As Reardon has noted by the increased attendance at the Illinois Supreme Court Commission on Professionalism’s annual futurelaw conference, lawyers increasingly are embracing opportunities to talk about these topics. In 2014, Linna and Katz founded the Chicago Legal Innovation & Technology Meetup to accelerate the adoption of legal innovation and technology.

“We are building a community of people who want to improve legal services for everyone,” Linna says.

The meetups bring together practitioners, technologists, lean thinkers, project managers, academics, law students, and others interested in delivery of legal services, law and technology, and the importance of legal systems.

“When we first started, it was mostly innovators and early adopters—people who were ahead of the curve. Now, we have many more traditional lawyers from legal departments, law firms, and legal aid organizations. We are seeing the marketplace continue to evolve,” says Linna.

Beyond technical competency and a willingness to learn, lawyers also must demonstrate their ability to work in cross-functional teams to solve problems.

“My message in class is that law is a profession but also a business, so you’ve got to be able to collaborate across your business to understand the business impact of your legal decisions,” says Peters, the LegalZoom VP who also has taught at the University of Miami and Michigan State law schools. “Lawyers have to give solutions, not just spot issues.”

That paradigm shift toward problem solver opens up limitless possibilities, Reardon says.

“We need to change the mentality of waiting until client matters get so bad that we’re heading to court. Technology can help us be more proactive. If we start thinking of our profession as more than just being hired guns, there’s a lot of promise.”

It’s a promise born from complex problems that will require equally complex systems—technological and otherwise—to solve.

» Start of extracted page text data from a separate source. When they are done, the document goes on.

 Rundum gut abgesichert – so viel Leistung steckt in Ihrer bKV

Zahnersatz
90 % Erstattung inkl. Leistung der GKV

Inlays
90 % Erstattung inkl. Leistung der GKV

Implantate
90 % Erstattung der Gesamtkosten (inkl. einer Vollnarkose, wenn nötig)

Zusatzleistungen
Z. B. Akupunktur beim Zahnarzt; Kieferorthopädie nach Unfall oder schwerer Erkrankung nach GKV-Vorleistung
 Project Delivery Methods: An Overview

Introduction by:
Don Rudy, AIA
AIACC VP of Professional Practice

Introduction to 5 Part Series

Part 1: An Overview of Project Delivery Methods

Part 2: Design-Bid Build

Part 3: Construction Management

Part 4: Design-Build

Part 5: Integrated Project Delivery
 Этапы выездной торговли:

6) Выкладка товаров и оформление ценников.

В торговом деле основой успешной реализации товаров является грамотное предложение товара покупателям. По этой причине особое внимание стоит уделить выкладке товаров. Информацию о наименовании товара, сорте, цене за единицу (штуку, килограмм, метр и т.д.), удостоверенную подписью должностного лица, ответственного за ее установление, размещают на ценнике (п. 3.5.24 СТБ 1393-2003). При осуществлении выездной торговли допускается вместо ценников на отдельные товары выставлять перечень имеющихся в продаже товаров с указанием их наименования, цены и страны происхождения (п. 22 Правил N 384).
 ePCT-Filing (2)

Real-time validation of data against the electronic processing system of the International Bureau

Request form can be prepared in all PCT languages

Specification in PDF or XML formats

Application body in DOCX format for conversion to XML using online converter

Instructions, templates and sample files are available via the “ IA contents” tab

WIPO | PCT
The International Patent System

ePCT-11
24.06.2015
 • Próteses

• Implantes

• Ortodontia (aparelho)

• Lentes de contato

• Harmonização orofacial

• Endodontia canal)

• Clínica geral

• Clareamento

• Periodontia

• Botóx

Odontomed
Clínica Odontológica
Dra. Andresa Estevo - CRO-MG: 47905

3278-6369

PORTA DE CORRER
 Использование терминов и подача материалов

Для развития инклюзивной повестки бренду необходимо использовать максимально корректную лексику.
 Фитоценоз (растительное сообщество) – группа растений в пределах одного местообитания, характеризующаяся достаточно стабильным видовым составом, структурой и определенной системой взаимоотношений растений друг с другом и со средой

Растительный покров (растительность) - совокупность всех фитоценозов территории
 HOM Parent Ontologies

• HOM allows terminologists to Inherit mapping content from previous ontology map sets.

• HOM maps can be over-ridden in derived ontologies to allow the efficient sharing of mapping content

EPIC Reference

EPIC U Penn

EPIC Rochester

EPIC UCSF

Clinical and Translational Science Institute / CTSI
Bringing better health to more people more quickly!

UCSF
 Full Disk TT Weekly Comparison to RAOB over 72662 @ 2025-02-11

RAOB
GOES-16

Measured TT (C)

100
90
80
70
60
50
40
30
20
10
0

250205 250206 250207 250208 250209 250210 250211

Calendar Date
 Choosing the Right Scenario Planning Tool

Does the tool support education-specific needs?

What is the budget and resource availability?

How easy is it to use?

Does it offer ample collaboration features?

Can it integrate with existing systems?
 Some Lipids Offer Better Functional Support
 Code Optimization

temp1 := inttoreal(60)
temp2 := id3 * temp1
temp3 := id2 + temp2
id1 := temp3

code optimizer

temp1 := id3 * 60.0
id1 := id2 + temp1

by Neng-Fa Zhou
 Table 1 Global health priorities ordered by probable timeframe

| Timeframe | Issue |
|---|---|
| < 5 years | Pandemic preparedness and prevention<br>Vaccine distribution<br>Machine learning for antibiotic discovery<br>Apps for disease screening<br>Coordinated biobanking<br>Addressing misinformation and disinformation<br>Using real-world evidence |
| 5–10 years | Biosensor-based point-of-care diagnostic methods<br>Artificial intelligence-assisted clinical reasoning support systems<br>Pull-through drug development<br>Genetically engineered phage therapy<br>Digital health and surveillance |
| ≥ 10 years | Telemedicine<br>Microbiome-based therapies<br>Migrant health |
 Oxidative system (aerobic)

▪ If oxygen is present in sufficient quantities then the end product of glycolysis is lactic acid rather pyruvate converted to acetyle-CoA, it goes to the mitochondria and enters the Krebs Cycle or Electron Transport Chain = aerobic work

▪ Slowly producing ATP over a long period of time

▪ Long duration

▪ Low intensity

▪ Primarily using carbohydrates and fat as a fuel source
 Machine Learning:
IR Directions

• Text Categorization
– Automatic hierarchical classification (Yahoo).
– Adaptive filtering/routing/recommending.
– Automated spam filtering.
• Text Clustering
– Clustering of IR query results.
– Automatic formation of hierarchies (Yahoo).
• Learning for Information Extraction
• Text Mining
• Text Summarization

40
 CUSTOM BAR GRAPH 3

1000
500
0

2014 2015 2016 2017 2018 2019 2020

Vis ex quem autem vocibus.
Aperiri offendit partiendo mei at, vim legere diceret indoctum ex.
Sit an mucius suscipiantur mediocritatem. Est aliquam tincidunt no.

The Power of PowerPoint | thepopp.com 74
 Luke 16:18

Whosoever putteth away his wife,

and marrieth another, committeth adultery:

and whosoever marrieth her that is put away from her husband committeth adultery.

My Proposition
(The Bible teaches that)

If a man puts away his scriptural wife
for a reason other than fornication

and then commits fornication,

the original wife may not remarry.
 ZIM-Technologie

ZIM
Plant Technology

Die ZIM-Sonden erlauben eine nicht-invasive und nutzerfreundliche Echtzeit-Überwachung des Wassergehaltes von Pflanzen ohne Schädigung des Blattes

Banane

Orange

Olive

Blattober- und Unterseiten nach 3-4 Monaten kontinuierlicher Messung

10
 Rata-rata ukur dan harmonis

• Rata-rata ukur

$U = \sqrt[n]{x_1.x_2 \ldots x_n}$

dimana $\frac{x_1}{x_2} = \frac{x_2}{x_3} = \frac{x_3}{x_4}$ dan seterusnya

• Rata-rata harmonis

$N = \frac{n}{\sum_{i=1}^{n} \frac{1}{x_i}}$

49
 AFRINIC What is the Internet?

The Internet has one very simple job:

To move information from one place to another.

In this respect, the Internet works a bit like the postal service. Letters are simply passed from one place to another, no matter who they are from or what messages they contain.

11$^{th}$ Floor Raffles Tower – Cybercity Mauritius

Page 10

“While some fear that improved processes and technology will lead to fewer lawyers, the failure of lawyers to improve their services and provide value to clients is the greater existential threat,” says Linna. “By embracing these disciplines, lawyers can create the capacity to focus on solving ‘wicked’ problems, which continue to grow in number and complexity in our increasingly connected, interdependent world.

“It’s an exciting time. So much is happening in the world, and who better to lead the change than lawyers?”